Crawled caption data
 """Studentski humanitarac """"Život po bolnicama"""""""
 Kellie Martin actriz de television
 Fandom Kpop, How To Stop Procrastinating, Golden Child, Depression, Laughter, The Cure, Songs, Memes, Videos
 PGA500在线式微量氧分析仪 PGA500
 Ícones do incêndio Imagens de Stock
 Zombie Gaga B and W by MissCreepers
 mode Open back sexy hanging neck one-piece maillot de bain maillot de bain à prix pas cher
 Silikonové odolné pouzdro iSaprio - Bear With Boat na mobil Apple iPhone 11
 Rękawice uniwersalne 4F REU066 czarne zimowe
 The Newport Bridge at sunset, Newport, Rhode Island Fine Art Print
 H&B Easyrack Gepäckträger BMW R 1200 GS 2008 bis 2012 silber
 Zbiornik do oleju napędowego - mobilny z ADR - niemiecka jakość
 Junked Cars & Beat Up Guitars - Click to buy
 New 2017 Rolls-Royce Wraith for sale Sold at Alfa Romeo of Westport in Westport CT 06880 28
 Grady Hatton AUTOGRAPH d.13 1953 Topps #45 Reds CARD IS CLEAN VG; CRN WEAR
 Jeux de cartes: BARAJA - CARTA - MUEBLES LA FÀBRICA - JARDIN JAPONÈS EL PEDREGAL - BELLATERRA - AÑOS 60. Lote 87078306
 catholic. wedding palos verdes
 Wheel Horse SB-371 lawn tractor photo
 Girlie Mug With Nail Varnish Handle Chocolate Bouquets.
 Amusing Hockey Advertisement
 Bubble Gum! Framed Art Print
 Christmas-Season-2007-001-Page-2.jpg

(EXERCISE DIRECTIONS)
Beginning at the first line of the data above, retype each line until you reach the line containing "Wheel Horse SB-371 lawn tractor photo", and include that one too. Add nothing else.

(EXERCISE RESULT)
 """Studentski humanitarac """"Život po bolnicama"""""""
 Kellie Martin actriz de television
 Fandom Kpop, How To Stop Procrastinating, Golden Child, Depression, Laughter, The Cure, Songs, Memes, Videos
 PGA500在线式微量氧分析仪 PGA500
 Ícones do incêndio Imagens de Stock
 Zombie Gaga B and W by MissCreepers
 mode Open back sexy hanging neck one-piece maillot de bain maillot de bain à prix pas cher
 Silikonové odolné pouzdro iSaprio - Bear With Boat na mobil Apple iPhone 11
 Rękawice uniwersalne 4F REU066 czarne zimowe
 The Newport Bridge at sunset, Newport, Rhode Island Fine Art Print
 H&B Easyrack Gepäckträger BMW R 1200 GS 2008 bis 2012 silber
 Zbiornik do oleju napędowego - mobilny z ADR - niemiecka jakość
 Junked Cars & Beat Up Guitars - Click to buy
 New 2017 Rolls-Royce Wraith for sale Sold at Alfa Romeo of Westport in Westport CT 06880 28
 Grady Hatton AUTOGRAPH d.13 1953 Topps #45 Reds CARD IS CLEAN VG; CRN WEAR
 Jeux de cartes: BARAJA - CARTA - MUEBLES LA FÀBRICA - JARDIN JAPONÈS EL PEDREGAL - BELLATERRA - AÑOS 60. Lote 87078306
 catholic. wedding palos verdes
 Wheel Horse SB-371 lawn tractor photo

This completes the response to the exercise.